A familiar shadow, framed by the thin dawn light, loomed over the water’s edge. She felt pathetically grateful, reaching up to take the helping hand.

But grasped only empty space.

Then strong fingers clamped down on her scalp, and suddenly she had no buoyancy left. Her kicks were futile. Instead, she watched through the clear water as the bank, brilliant white, slid past her face, and below her the bottom of the pool, like a funnel leading into blackness, approached all too quickly.

CHAPTER ONE

Lucas Rocco? Insubordinate bastard. And insolent. A good cop, though.

Capt. Michel Santer — Clichy-Nanterre district

To Inspector Lucas Rocco, the gathering in the churchyard looked too casual to be a riot, too small to be a funeral. Newly exiled from his home base in the Clichy-Nanterre district of western Paris under Interior Ministry orders, and assigned to the village of Poissons-les-Marais, in Picardie, north-west France, it was a welcome distraction. He turned off the car radio, killing in mid-sentence Johnny Hallyday, the current singing heart-throb de choix, and left his Citroen Traction outside the local cafe to find out what was commanding such a gathering in this flyspeck of a place.

‘It’s a bomb, I tell you.’ A compact, nut-brown man in a greasy old bush hat was speaking round a spit-stained Gitanes with the assurance of one who knew about such things. The focus of everyone’s attention was a large, cylindrical object lying in a shallow depression in the chalky soil next to the gravelled pathway. Tapping the rusted metal casing with the toe of his boot brought a sharp intake of breath among the crowd, who all stepped back a pace.

‘Probably from the Great War,’ said a phlegmatic woman in a black headscarf and chequered apron. She stood hugging an armful of leeks to her ample bosom like a character from an old painting. ‘It looks old enough.’

‘No way,’ Bush-hat disagreed. ‘Those little kites wouldn’t have been able to lift anything this big.’

‘Doesn’t look that much to me,’ muttered an old man in traditional bleus — the uniform jacket and baggy trousers of the working man in rural Picardie. In spite of the warm weather, the trousers were tucked into a pair of enormous rubber boots, the tops reaching his knees.

Bush-hat lifted an eyebrow, assured of his audience’s attention. ‘You think? A bomb this big would take out an area about three hundred metres in radius, no problem.’

Since three hundred metres was roughly the length and width of the village, a remote spot too small and insignificant to even figure on the map of northern France, and they were standing right in the centre, it caused the crowd to move back another respectful, but entirely useless, three paces.

Rocco found himself standing next to a heavy-set man in a green vest and thick corduroys. The man turned and nodded affably.

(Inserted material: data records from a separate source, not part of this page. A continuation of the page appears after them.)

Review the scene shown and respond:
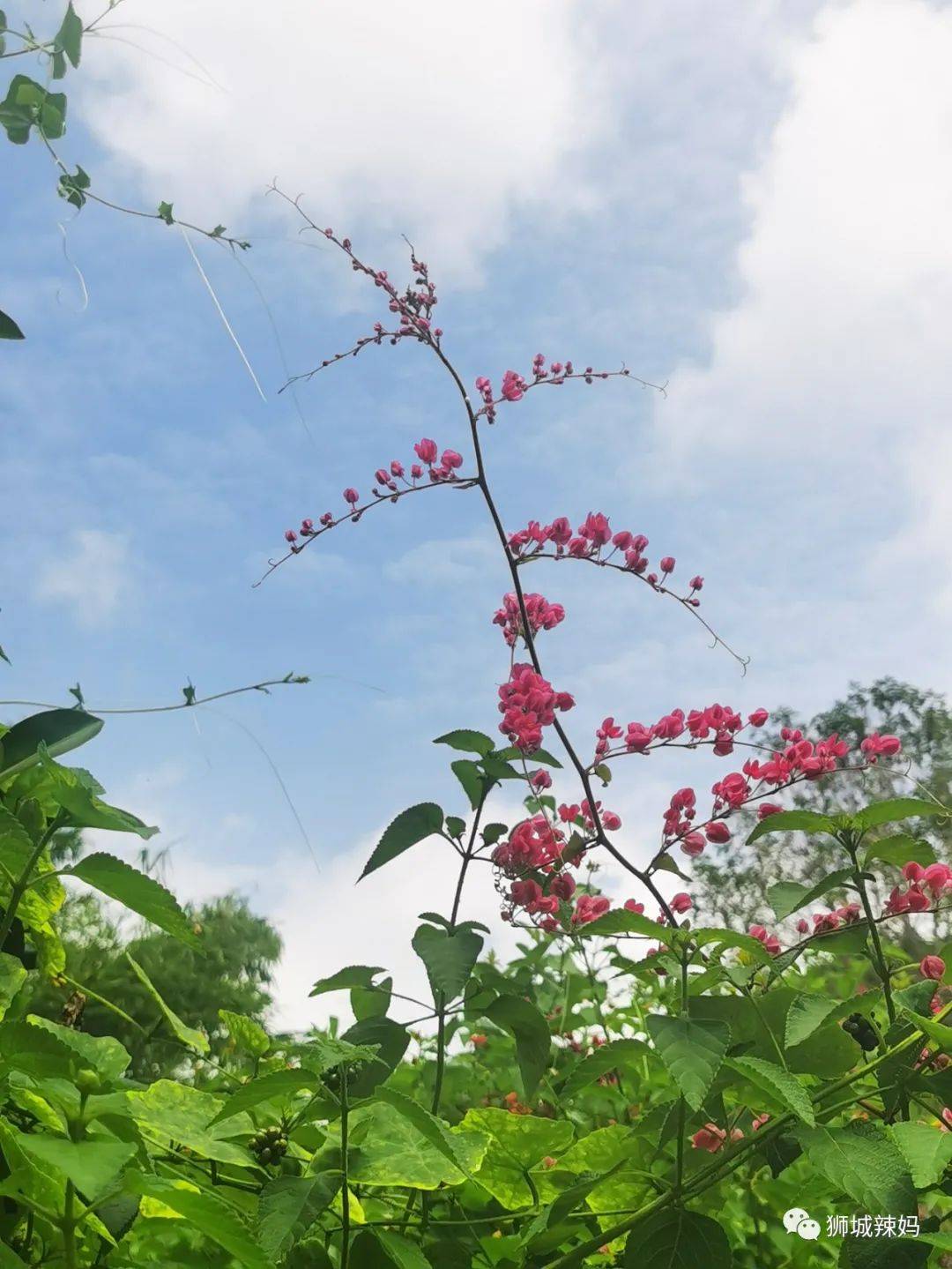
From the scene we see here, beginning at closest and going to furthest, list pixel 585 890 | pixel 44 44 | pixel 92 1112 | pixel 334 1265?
pixel 92 1112, pixel 334 1265, pixel 44 44, pixel 585 890

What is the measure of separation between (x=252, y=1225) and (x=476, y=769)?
525 millimetres

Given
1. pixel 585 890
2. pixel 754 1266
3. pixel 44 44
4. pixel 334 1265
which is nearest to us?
pixel 334 1265

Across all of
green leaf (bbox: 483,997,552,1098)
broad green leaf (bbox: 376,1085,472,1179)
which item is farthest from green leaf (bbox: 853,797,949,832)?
broad green leaf (bbox: 376,1085,472,1179)

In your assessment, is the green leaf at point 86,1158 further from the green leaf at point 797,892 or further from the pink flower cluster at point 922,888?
the pink flower cluster at point 922,888

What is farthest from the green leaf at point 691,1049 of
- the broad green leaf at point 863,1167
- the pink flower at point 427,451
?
the pink flower at point 427,451

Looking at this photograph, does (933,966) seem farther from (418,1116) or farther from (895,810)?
(418,1116)

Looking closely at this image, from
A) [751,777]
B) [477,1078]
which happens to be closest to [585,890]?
[477,1078]

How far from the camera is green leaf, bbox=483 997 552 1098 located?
1.15 m

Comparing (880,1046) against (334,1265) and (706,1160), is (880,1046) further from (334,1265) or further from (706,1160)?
(334,1265)

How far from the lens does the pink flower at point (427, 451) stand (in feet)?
6.31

‘Did he say bomb?’ Rocco wasn’t yet used to the accent in this part of the country, although he’d understood most of what was said.

‘That he did,’ the man replied. He had a deep, almost melancholy voice. ‘Don’t worry: it’s what passes for excitement in these parts. You the inspector?’

‘I am.’ Rocco was surprised: news had travelled faster than he’d expected. ‘Lucas Rocco. How did you know?’

The man thrust out a calloused hand, which Rocco shook. ‘Lamotte. Claude will do. I know lots of things. Also,’ he nodded back towards the Traction, ‘the big black cop machine is a bit of a giveaway.’ He turned and called, ‘Hey, everyone — it’s our resident flic.’ He smiled shyly at Rocco. ‘No disrespect; better out than in, as they say.’

‘None taken.’ Rocco waited as the crowd turned to stare at him. Their reactions were mixed. He reckoned suspicion — a natural response to policemen everywhere, even among policemen — won out by a long nose, with surprise and fleeting interest not far behind. He let it wash over him. At just over two metres in height and built like a useful prop forward, he’d long given up on the idea of blending in anywhere among normal society. Crims, prizefighters and soldiers, OK; others, forget it. ‘I’ve been called worse.’

‘Not yet, you haven’t.’ Claude gave Rocco another inspection, eyes dwelling on the heavy shoes, the broad shoulders and the angular, powerful face topped by a scrub of black hair. ‘Stick around, though, and you might.’